In summary, we describe a simple, yet highly efficacious, method for inducing potent T cell tolerance for the prevention and treatment of EAE employing iv infusion of antigen-coupled PLG-PEMA nanoparticles. Preliminary evidence indicates that similar to what we have published regarding antigen-coupled PSB,27 tolerance induced by antigen-coupled PLG particles is due to the combined effects of T cell anergy and the activation of Tregs. The safety, low-cost, and functionality of this protocol broadens its applicability in the clinical setting. By simply switching out the antigenic epitopes conjugated to the PLG-PEMA particles, the platform can easily be modulated to treat a wide variety of autoimmune and allergic diseases. This tolerance platform may also be useful for promoting the use of recombinant protein and gene therapy approaches in diseases characterized by protein lack or insufficiency by eliminating the induction of neutralizing immune responses in individuals receiving proteins to which they have never developed self-tolerance during development of the immune system.

Materials and Methods

Mice

Female SJL/J mice were purchased from Harlan Laboratories (Indianapolis, IN). All mice were housed under specific pathogen-free conditions in the Northwestern University Center for Comparative Medicine and maintained according to protocols approved by the Northwestern University Institutional Animal Care and Use Committee.

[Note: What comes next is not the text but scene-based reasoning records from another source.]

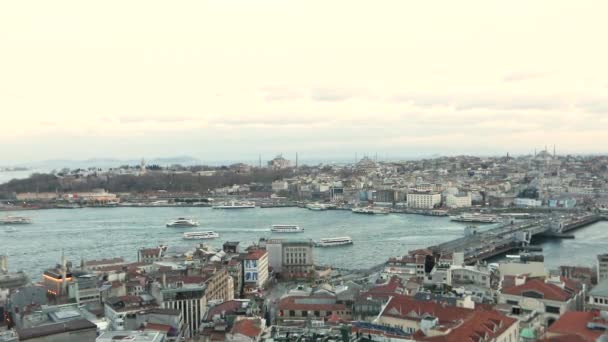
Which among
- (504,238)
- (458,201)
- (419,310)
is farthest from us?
(458,201)

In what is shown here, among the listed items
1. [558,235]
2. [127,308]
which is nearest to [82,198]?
[558,235]

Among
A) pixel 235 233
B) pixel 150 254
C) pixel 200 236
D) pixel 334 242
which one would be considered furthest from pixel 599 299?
pixel 235 233

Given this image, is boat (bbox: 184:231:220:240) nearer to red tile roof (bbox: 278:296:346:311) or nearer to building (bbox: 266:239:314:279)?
building (bbox: 266:239:314:279)

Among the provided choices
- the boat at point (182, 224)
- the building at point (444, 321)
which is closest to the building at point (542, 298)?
the building at point (444, 321)

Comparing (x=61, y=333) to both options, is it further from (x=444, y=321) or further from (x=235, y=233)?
(x=235, y=233)

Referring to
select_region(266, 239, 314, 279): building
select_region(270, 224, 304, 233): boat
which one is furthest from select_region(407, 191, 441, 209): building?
select_region(266, 239, 314, 279): building

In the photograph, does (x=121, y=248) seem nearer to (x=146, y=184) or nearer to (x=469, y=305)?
(x=469, y=305)
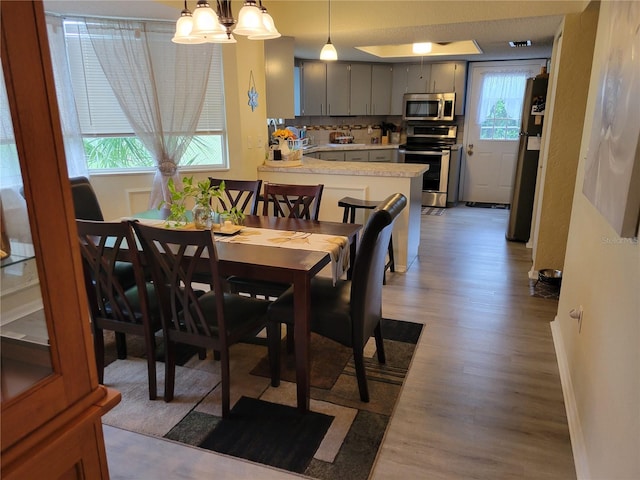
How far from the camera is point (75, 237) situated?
Answer: 0.83 meters

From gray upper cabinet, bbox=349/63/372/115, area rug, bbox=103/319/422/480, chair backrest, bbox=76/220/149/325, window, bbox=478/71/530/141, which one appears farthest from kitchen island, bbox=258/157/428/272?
window, bbox=478/71/530/141

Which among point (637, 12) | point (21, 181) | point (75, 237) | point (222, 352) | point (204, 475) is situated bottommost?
point (204, 475)

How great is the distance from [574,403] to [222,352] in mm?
1695

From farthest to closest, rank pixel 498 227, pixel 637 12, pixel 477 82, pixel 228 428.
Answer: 1. pixel 477 82
2. pixel 498 227
3. pixel 228 428
4. pixel 637 12

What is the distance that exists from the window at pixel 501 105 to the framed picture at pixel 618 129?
5069 millimetres

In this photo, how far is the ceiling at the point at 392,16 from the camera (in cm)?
349

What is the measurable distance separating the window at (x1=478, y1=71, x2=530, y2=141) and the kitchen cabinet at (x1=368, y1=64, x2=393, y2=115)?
1.42m

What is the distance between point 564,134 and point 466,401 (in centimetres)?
255

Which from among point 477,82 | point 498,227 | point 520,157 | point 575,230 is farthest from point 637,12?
point 477,82

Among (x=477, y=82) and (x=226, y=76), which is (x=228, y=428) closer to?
(x=226, y=76)

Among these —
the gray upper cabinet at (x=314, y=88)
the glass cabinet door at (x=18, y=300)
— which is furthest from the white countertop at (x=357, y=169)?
the glass cabinet door at (x=18, y=300)

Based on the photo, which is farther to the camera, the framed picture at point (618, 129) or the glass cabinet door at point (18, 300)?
the framed picture at point (618, 129)

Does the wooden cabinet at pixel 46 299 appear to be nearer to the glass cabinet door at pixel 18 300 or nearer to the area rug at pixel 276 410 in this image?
Answer: the glass cabinet door at pixel 18 300

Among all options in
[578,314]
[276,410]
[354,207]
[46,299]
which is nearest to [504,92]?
[354,207]
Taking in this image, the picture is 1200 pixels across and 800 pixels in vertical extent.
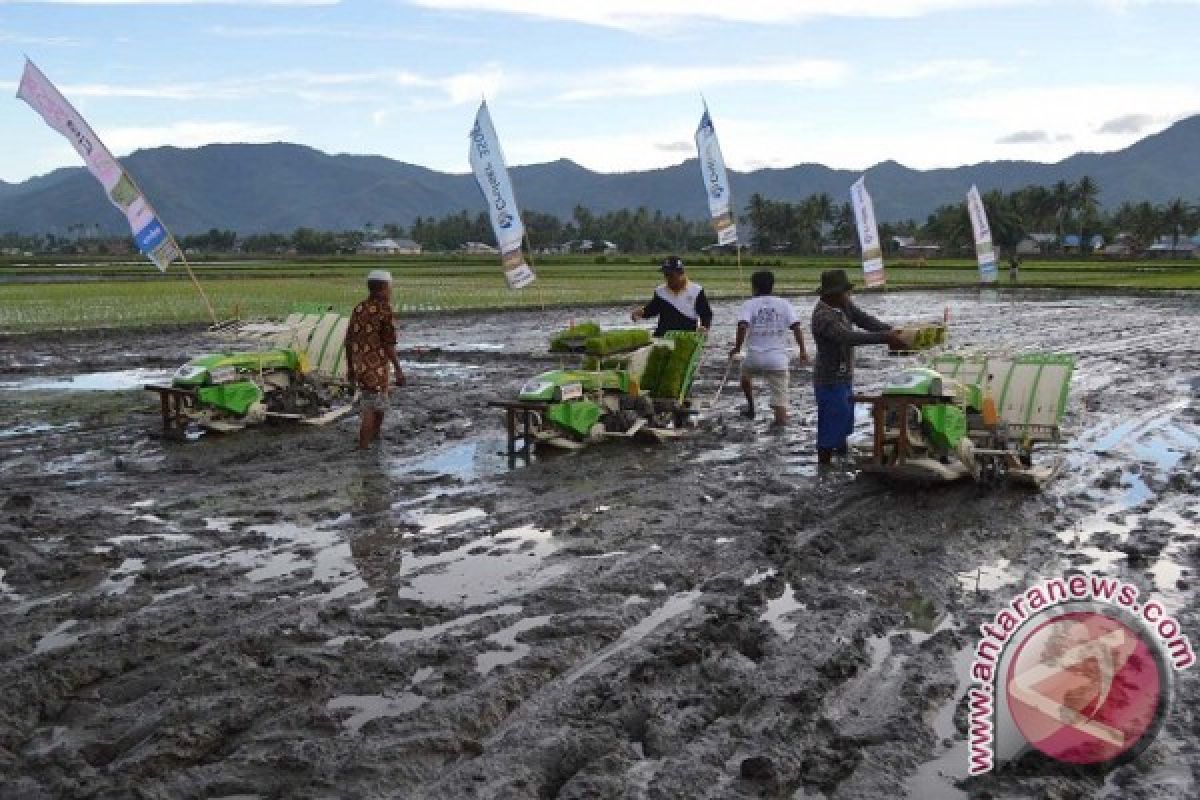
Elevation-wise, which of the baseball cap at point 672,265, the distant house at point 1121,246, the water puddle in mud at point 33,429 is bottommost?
the distant house at point 1121,246

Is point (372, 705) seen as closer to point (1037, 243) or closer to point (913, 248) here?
point (913, 248)

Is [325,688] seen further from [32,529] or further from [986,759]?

Phosphorex PLG Nanoparticle Preparation

The 500 nm poly(d,l-lactic-co-glycolic acid) (PLG) nanoparticles with surface carboxylate groups were purchased from Phosphorex, Inc. (Fall River, MA) and were resuspended to a final concentration of 25 mg/mL in sterile phosphate-buffered saline (PBS), pH 7.4. The resulting nanoparticle suspension was then filtered through a 40 μm cell strainer, aliquoted into 500 μL fractions, and stored at −20 °C until further use.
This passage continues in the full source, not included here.